Dipropargyl 1-((5-(dimethylamino)naphthalene-1-sulfonamido)methyl)-4-methyl-7-oxanorborna-2,5-diene-2,3-dicarboxylate (6)
Prepared according to the general procedure above; the reactants were heated for 5 hours at 80 °C. Yellow foam, 40% yield. Rf 0.27 (40% acetone/hexanes). 1H NMR (CDCl3, 400 MHz) δ 8.55 (app d, 1H, J = 8.5), 8.28–8.23 (m, 2H), 7.59–7.50 (m, 2H), 7.19 (app d, 1H, J = 7.1), 6.88 (app s, 2H), 5.28 (t, 1H, J = 6.4), 4.79 (d, 2H, J = 2.4), 4.62 (2×dd, 2H, J = 15.6, 2.4), 3.72 (dd, 1H, J = 13.8, 6.4), 3.67 (dd, 1H, J = 13.8, 6.6), 2.89 (s, 6H), 2.50 (m, 2H), 1.69 (s, 3H). 13C NMR (CDCl3, 100 MHz) δ 163.2, 162.1, 158.0, 152.2, 150.0, 147.6, 144.3, 134.6, 130.8, 130.1, 130.0, 129.8, 128.7, 123.4, 119.0, 115.5, 94.3, 93.2, 77.0, 75.9, 75.8, 53.1, 53.0, 45.7, 42.2, 15.1. ESI-MS 535.2, [M+H]+. Anal. calcd for C28H26N2O7S: C, 62.91; H, 4.90; N, 5.24. Found: C, 62.65; H, 4.99; N, 5.10%.
Ethyl 1-((5-(dimethylamino)naphthalene-1-sulfonamido)methyl)-3-trifluoromethyl-7-oxanorborna-2,5-diene-2-carboxylate (9)
A mixture of N-dansylfurfurylamine (370 mg, 1.12 mmol), ethyl 4,4,4-trifluoro-2-butynoate (250 mg, 1.50 mmol), toluene (2 mL) was heated at 80 °C with stirring for 18 hours. The mixture was concentrated to half its original volume, loaded directly on a column of silica gel, and purified by flash chromatography (0–3% isopropanol/toluene) to give an oil which contained a minor fluorescent impurity, inseparable by chromatography. Two recrystallizations from Et2O/hexanes (2:3 v/v, 50 mL) afforded the pure compound as a yellow microcrystalline powder (350 mg, 63%). 1H NMR (CDCl3, 400 MHz) δ 8.56 (app d, 1H, J = 8.5), 8.28–8.23 (m, 2H), 7.59–7.51 (m, 2H), 7.21–7.15 (m, 2H), 7.10 (dd, 1H, J = 5.2, 2.0), 6.95 (d, 1H, J = 5.2), 5.51 (d, 1H, J = 2.0), 5.16 (t, 1H, J = 6.4), 4.17 (q, 1H, J = 7.0), 4.11 (q, 1H, J = 7.0), 3.76 (dd, 1H, J = 13.7, 7.1), 3.62 (dd, 1H, J = 13.7, 5.8), 2.89 (s, 6H), 1.25 (t, 3H, J = 7.1). 13C NMR (CDCl3, 100 MHz) δ 162.1, 152.0, 151.5, [150.21, 150.17, 150.12, 150.07] (q), 144.2, 143.1, 134.1, 130.7, 129.8, 129.8, 129.5, 128.5, [125.26, 122.54, 119.86, 117.18] (q, CF3), 123.1, 118.5, 115.2, 96.0, 82.7, 62.0, 45.4, 41.7, 13.7. ESI-MS 497.1, [M+H]+. Anal. calcd for C23H23F3N2O5S: C, 55.64; H, 4.67; N, 5.64. Found: C, 55.71; H, 4.71; N, 5.54%.
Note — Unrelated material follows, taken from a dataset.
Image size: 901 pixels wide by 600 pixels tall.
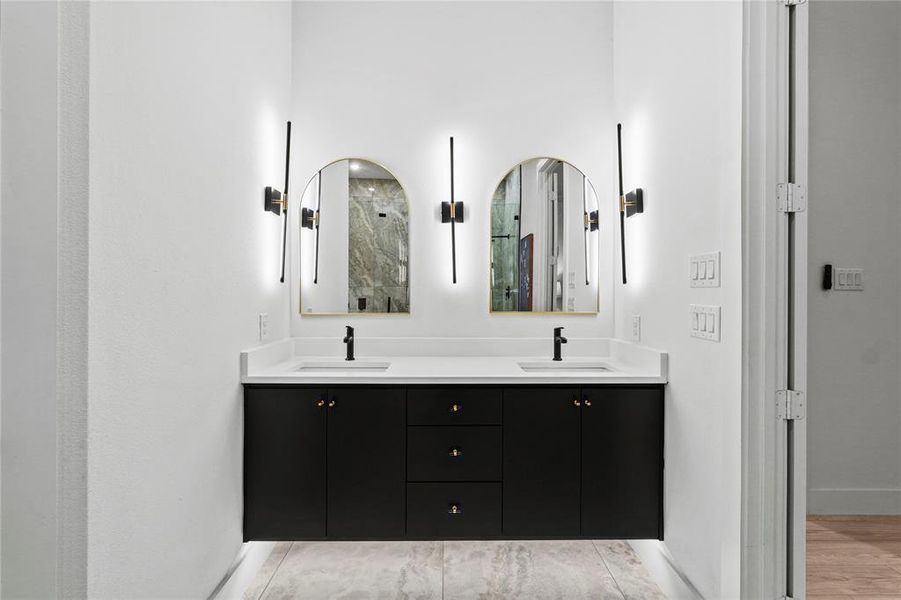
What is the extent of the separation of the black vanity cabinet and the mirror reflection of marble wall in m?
0.74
Mono-saponification of dialkyl oxanorbornadienedicarboxylates 5 (general)
To a stirred solution of oxanorbornadiene 5 (1 mmol) in THF (8 mL) was added freshly prepared aqueous NaOH (0.5 M, 4 mL) dropwise over 10 minutes at 0 °C. The reaction was monitored by TLC until the starting material was consumed (ca. 1 hour), at which point the solution was acidified with 1 M HCl to pH 3–4 and extracted with ethyl acetate (3×10 mL). The combined organic layers were washed with brine, dried over magnesium sulfate, and concentrated to obtain the desired pure product.
1-((5-(dimethylamino)naphthalene-1-sulfonamido)methyl)-2-methoxycarbonyl-7-oxanorborna-2,5-diene-3-carboxylic acid (7a)
Yellow solid, 85%. 1H NMR (CDCl3, 400 MHz) δ 8.55 (d, 1H, J = 8.5), 8.27 (d, 1H, J = 8.5), 8.22 (d, 1H, J = 8.6), 7.59–7.50 (m, 2H), 7.22 (d, 1H, J = 7.6), 7.21–7.17 (m, 1H), 6.77 (d, 1H, J = 5.6), 5.64 (d, 1H, J = 1.8), 5.14 (t, 1H, J = 4.8), 3.99 (dd, 1H, J = 13.2, 8.4), 3.78 (s, 3H), 3.50 (dd, 1H, J = 13.2, 4.0), 2.88 (s, 6H). 13C NMR (CD3OD, 100 MHz) δ 165.9, 165.8, 157.8, 153.0, 151.4, 145.9, 143.9, 136.8, 131.3, 131.1, 131.0, 130.2, 129.2, 124.3, 120.6, 116.5, 97.4, 85.3, 52.9, 45.9, 42.9. ESI-MS (C22H22N2O7S) 459.1, [M+H]+.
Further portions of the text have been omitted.